My story is very similar to ncayley's. I also have a genetic condition with a 50% chance of passing it on, but that is actually not the reason why I ended up needing donor eggs. My condition can be picked up by genetic screening, which we intended to do, only to find out after 5 failed IVF cycles that I am completely and utterly infertile (unexplained, and unrelated to my condition).
I responded very well to the meds, had nearly no side effects, got lots of mature eggs and our prospects looked great at first but our fertilisation rate was depressingly low and we got no blastocysts. NONE. And you can only test blasts, so no genetic screening, and certainly nothing that you could transfer (not that I would have done so without testing). After the fourth cycle we were advised to try donor eggs, which I knew made perfect sense but I really couldn't, I just needed to know that it was me, so we did a last cycle with donor sperm (there was a chance that we had male factor infertility). The result was just the same as in previous cycles, low fertilisation rate, no blasts, in short, utter failure, so clearly the problem was my eggs.
That did it for me. Knowing that it was definitely me allowed me to stop and give it a go with donor eggs and lo and behold, we got embryos and one took at the first try (I have shit eggs but my uterus appears to be very comfy and welcoming). This was the single item of good luck in the whole process, no exaggeration, but most importantly, from the moment I knew that I was pregnant, I didn't think that this little ball of cells was not genetically related to me, I just thought: I'm pregnant. And when I gave birth to my baby, I just thought: this is my baby and she’s kind of cute. No more, no less.
Once the embryo is deposited inside your womb, it starts burrowing into your lining and building itself a little nest, creating a placenta that will feed off of your blood. You feed the embryo, you get the nausea (I felt great, but many women have an awful time), the stretch marks, the heartburn, the episiotomy and the baby at the end of it. Because believe me, it's your baby, and by the time you reach this point, you've more than earned the privilege.
I will freely admit that I felt an overwhelming desire, nay, need, to breastfeed my baby. It was very important to me to give her that, a piece of me if you will, but then again I would probably have done it just the same (but for different reasons) if she had carried my genes.
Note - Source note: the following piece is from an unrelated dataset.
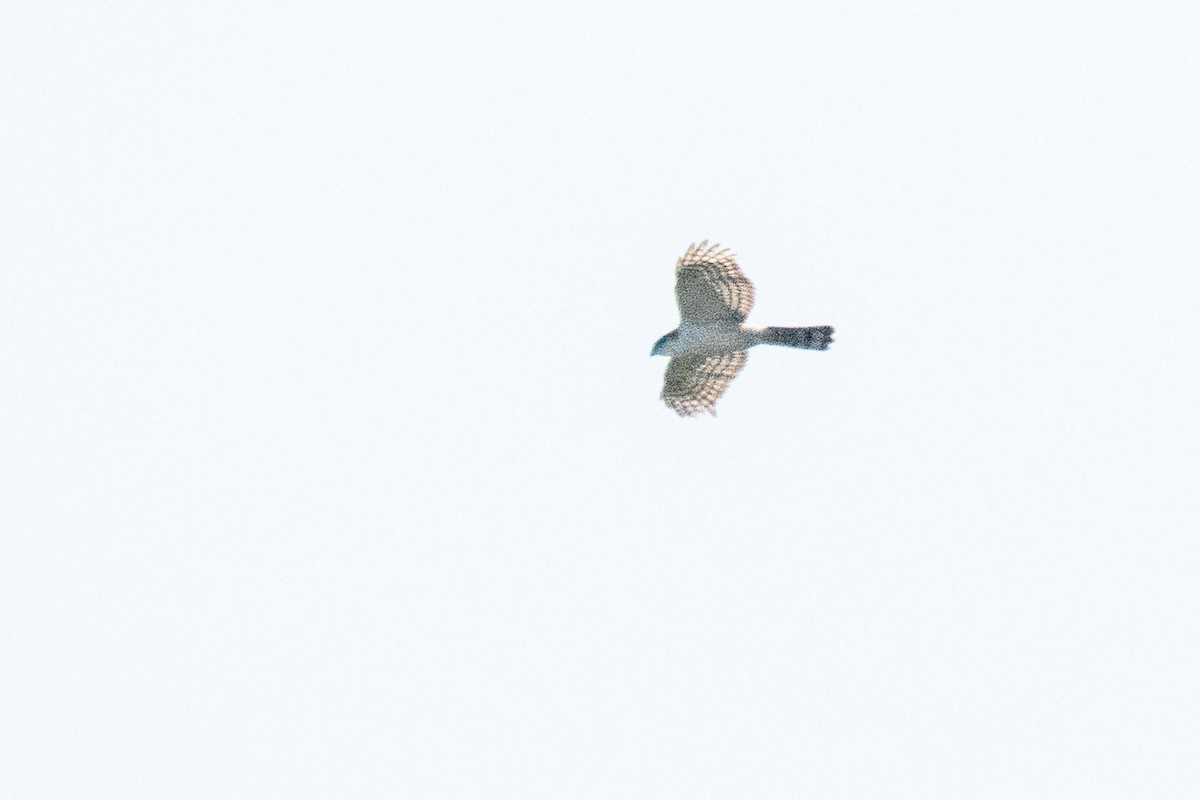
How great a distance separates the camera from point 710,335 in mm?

And we both love it. Just wait until you feel a greedy mouth around your nipple; it’s weird beyond words but also very nice, if you know what I mean. Even now that she does it for the heck of it (at 2yo) it’s such a cosy feeling. Of course if you don’t breastfeed it will be cuddles or silly games, whatever, I’m just describing my experience.
If I have any regrets, it's that there is no test to determine infertility (there are some, but many cases remain unexplained, as you well know). I would have preferred being able to “mourn” my non-existent fertility from the start, maybe even shed a tear or two, then move on and save so much time, effort and of course money. There’s no such thing at present so the journey was necessary, I just wish some day there will be a way to tell without going through so many cycles, because for me the real stumbling block was the agony of not knowing. Is it me? Is it him? Is there any other procedure that we could try? Ahh, so frustrating.